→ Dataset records
-- start --
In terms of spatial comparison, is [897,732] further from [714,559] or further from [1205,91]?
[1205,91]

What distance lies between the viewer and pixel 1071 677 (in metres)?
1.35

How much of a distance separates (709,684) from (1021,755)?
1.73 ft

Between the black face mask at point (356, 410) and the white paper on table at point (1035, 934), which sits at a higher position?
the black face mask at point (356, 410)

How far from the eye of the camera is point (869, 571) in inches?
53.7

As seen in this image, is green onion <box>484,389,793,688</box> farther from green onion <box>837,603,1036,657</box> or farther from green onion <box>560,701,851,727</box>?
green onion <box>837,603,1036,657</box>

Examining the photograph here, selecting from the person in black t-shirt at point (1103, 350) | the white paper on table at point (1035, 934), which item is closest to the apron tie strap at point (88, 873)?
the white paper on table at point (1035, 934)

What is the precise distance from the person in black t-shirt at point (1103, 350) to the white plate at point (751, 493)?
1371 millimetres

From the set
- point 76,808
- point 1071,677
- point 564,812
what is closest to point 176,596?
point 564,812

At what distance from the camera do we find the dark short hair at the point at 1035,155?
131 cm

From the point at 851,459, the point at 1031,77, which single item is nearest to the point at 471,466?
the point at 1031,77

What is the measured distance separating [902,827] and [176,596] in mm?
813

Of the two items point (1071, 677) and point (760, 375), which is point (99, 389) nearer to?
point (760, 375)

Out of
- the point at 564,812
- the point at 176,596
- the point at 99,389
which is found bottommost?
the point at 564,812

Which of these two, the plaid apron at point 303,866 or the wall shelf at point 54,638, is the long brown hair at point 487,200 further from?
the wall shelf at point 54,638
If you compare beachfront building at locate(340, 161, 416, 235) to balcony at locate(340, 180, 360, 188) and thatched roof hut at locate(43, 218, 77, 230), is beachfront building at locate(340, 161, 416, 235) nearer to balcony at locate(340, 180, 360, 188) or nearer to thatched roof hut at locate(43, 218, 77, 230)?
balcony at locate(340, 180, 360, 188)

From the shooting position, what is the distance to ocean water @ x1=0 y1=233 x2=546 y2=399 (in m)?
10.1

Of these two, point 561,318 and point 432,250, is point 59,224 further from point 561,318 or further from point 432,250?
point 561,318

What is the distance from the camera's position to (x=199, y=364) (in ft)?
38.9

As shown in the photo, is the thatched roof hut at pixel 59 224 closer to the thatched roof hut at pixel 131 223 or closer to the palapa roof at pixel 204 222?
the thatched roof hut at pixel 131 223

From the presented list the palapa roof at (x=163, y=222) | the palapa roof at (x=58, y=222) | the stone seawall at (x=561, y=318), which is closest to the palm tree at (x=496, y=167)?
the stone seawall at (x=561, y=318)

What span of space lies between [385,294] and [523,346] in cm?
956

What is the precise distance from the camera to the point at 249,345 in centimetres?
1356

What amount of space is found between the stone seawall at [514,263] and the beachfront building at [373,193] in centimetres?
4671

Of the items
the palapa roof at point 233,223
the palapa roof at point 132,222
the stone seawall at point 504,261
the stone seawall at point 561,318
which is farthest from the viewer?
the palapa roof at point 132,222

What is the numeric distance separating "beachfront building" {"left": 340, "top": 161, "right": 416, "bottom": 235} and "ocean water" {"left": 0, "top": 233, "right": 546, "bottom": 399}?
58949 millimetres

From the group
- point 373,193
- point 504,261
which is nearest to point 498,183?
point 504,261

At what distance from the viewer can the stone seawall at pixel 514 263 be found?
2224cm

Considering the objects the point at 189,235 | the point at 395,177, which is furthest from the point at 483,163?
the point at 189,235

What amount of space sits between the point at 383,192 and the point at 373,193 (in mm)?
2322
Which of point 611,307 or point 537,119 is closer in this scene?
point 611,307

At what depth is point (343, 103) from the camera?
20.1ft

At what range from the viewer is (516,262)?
-- end --
→ WHAT YOU NEED TO DO
Write out the lines again, starting at the line containing "What amount of space sits" and ending at the last line, and offset every number in the answers (the distances, depths and coordinates they give) by 9 while keeping the rest of each line as it is.

→ COMPLETED TASK
What amount of space sits between the point at 383,192 and the point at 373,193 (in mm)?
2331
Which of point 611,307 or point 537,119 is closer in this scene?
point 620,316

At what depth is point (343, 103) from the camera?
29.1ft

At what range from the viewer is (516,262)?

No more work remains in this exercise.